LAZY CHEF'ING aka How to Maximize Your Time in the Kitchen So Cooking Doesn't Feel Like a Chore
Set aside one or two nights a week for prep and cooking and cook a few day's worth of food. Then you can just reheat leftovers or use them to throw together a quick meal. If you bake off a whole tray of chicken, you can have it over rice with lemon and olive oil the first night, make chicken salad the next day, chicken fried rice the third day, chicken alfredo the fourth day, etc. Having ready to eat food in the fridge at all times is the first line of defense against Grubhub!
Get down with simmer cooking and cooking sauces. It's the same idea as Hamburger Helper. Get some jars of sauce you can simmer (e.g. pasta sauce, Indian simmer sauce, Coconut milk and curry paste), cook your aromatics, add your protein, add veg, throw in your sauce, simmer for 20 minutes. Stir occasionally. Enjoy with bland food accompaniment (rice, pasta, bread, potato, veg). There are a ton of sauces at your local Asian market.
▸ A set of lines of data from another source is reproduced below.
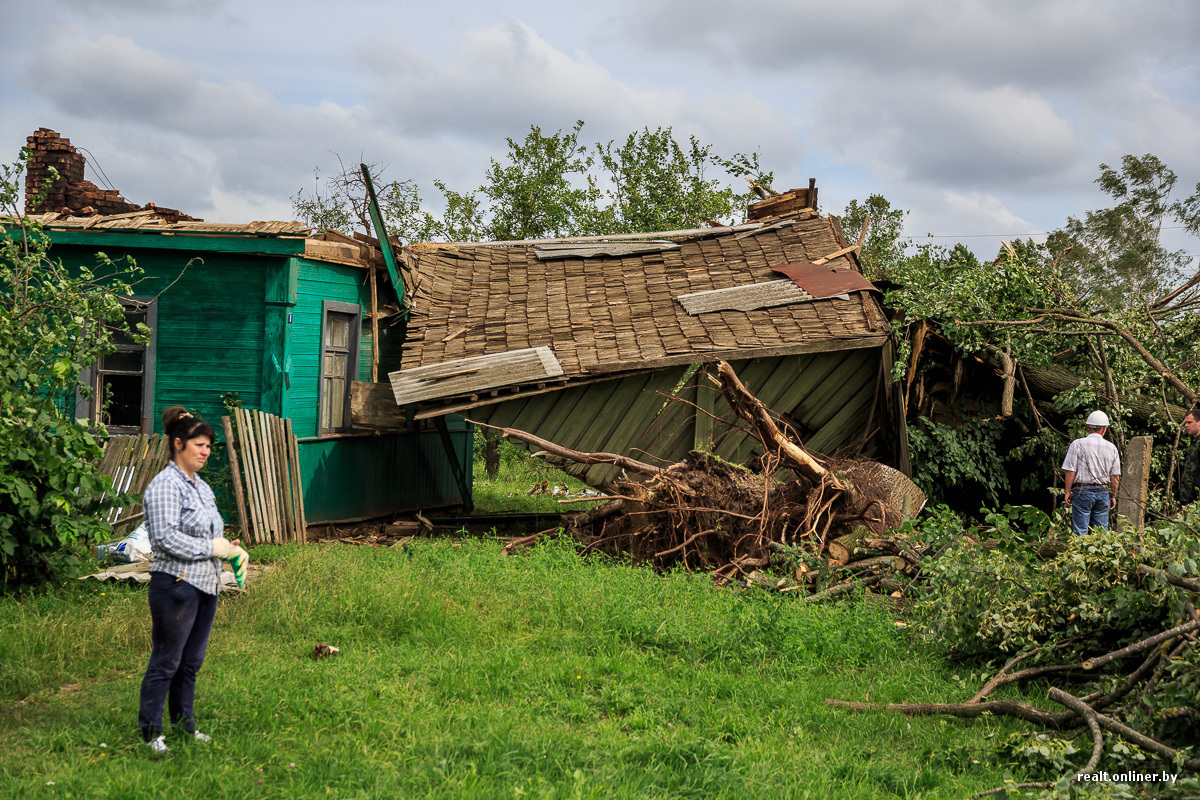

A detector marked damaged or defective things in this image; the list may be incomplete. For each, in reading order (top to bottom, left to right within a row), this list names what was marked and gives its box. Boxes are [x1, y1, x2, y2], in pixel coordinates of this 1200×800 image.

broken window [78, 297, 157, 434]
broken window [316, 302, 357, 438]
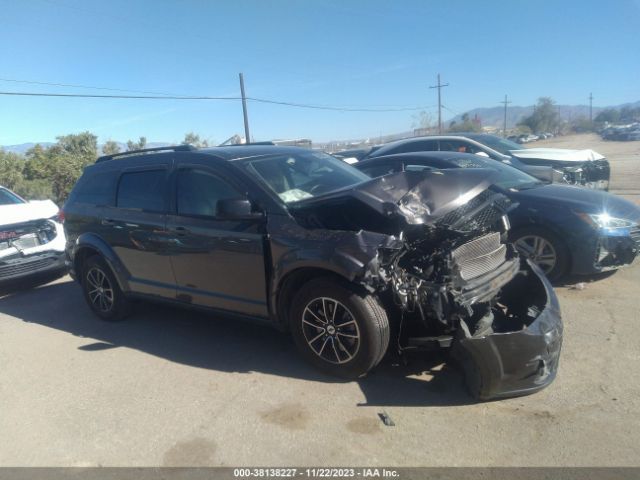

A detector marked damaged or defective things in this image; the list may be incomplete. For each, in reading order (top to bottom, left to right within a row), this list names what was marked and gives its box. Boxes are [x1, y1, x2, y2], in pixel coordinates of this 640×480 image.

crumpled hood [0, 201, 59, 227]
crumpled hood [292, 169, 498, 225]
crumpled hood [512, 184, 640, 221]
damaged black suv [65, 144, 564, 400]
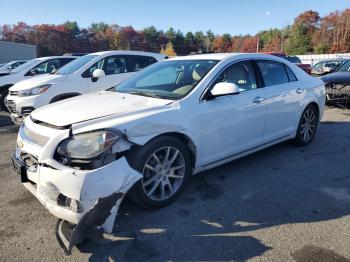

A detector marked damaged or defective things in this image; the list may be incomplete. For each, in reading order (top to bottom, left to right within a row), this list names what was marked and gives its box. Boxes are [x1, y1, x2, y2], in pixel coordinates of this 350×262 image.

cracked headlight [56, 129, 119, 159]
damaged white sedan [11, 52, 326, 253]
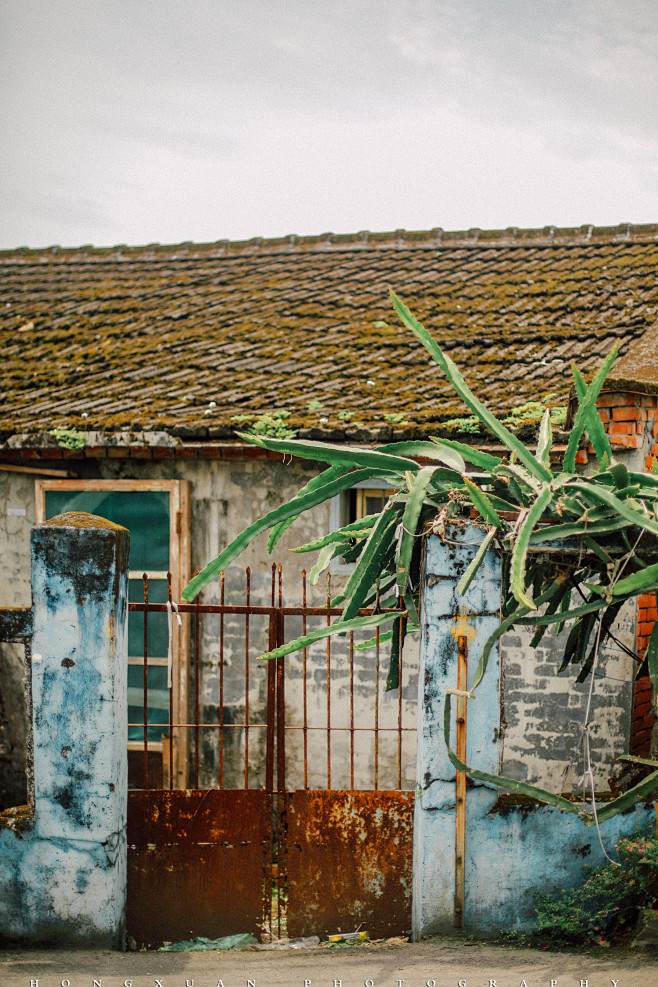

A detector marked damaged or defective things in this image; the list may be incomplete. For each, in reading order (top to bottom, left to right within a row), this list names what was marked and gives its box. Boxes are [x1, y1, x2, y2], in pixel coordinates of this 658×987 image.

peeling paint on pillar [0, 512, 127, 944]
rusted gate panel [125, 788, 270, 948]
rusty metal gate [125, 568, 412, 952]
rusted gate panel [284, 788, 412, 940]
peeling paint on pillar [410, 528, 652, 936]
Bake and Roast. This is my favorite way to cook. Take ten minutes to oil and season your protein and throw it in a baking dish. Add oiled and seasoned veg to roast alongside (depending on how long your protein takes to cook, you may have to add veg mid-bake). Or, take ten minutes to assemble a casserole. Set a timer and enjoy 40 minutes of doing WHATEVER YOU WANT TO DO!!!!!
Bonus Round:
Freezing food is awesome. If you are a meat eater, keep an eye out for good deals on meat. You can freeze them til you are ready to use them. Frozen turkey after Thanksgiving is a great deal - massive birds for $13 total. Frozen veg has saved me from throwing out fresh veg that I didn't cook off in time. If you have leftovers and you're kind of sick of them, freeze them for a later date. If you have a night of making pizza, make a few extra to freeze for later.
Save more money in the long run by eating whole foods. A decent frozen pizza is about 2.5 meals for $7.99 with some nutritional value. You can buy a pound of steaks for $5.99 on sale and a bag of frozen veg to roast off for $1.50. That's at least 3-4 meals. You'll also save on your health care bill in the future.
Find the best deals at ethnic grocery stores that actual immigrants go to!!! The produce prices are sick. A fat bunch of cilantro will run you fifty cents vs $1.25 at a regular grocery store. You will also find all sorts of cool veg like japanese eggplant, enoki mushrooms, kobacha squash, baby bok choy, that you can't get at a standard store.